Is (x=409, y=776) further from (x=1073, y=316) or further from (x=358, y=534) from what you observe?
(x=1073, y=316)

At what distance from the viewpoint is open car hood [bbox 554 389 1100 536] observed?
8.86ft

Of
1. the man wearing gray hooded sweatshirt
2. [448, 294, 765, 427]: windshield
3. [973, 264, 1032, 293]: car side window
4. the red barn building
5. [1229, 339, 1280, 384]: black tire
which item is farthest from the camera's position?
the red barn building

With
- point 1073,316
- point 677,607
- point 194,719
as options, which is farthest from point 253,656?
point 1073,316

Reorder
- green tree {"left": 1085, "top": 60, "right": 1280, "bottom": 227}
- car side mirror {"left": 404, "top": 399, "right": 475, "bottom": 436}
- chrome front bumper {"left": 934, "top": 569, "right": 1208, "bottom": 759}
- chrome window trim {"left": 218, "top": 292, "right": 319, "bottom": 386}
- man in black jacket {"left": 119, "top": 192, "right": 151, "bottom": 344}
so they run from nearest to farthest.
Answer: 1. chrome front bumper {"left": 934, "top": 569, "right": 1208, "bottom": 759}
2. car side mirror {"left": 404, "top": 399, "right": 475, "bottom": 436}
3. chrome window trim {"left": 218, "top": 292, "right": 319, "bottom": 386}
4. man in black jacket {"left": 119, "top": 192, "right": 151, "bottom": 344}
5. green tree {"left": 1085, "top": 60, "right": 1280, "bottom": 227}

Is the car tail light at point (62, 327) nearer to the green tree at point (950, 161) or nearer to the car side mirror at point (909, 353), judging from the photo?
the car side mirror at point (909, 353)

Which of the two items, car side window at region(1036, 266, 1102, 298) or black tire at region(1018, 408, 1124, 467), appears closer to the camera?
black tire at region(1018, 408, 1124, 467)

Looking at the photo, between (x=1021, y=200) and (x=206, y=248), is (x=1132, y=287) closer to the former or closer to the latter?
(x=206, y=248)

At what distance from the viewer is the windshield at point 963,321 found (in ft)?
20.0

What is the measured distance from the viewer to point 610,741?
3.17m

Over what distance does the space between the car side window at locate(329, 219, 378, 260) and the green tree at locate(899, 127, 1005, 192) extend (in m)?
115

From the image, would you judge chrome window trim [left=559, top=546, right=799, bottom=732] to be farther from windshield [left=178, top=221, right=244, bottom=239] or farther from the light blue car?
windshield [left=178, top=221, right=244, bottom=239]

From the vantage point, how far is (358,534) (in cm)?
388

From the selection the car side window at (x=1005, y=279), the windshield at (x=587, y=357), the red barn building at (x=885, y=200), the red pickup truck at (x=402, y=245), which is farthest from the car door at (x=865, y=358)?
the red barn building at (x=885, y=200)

### SHORT EXERCISE
Please print the entries again word for word, starting with the line that contains "From the image, would" and going on through the last line of the entries.

### FINISHED TASK
From the image, would you judge chrome window trim [left=559, top=546, right=799, bottom=732] to be farther from windshield [left=178, top=221, right=244, bottom=239] or farther from the light blue car?
windshield [left=178, top=221, right=244, bottom=239]

From the vantage point, how far is (358,534) (in cm)?
388

From the selection the car side window at (x=1005, y=279), the windshield at (x=587, y=357), the red barn building at (x=885, y=200), the red pickup truck at (x=402, y=245), which is farthest from the car door at (x=865, y=358)?
the red barn building at (x=885, y=200)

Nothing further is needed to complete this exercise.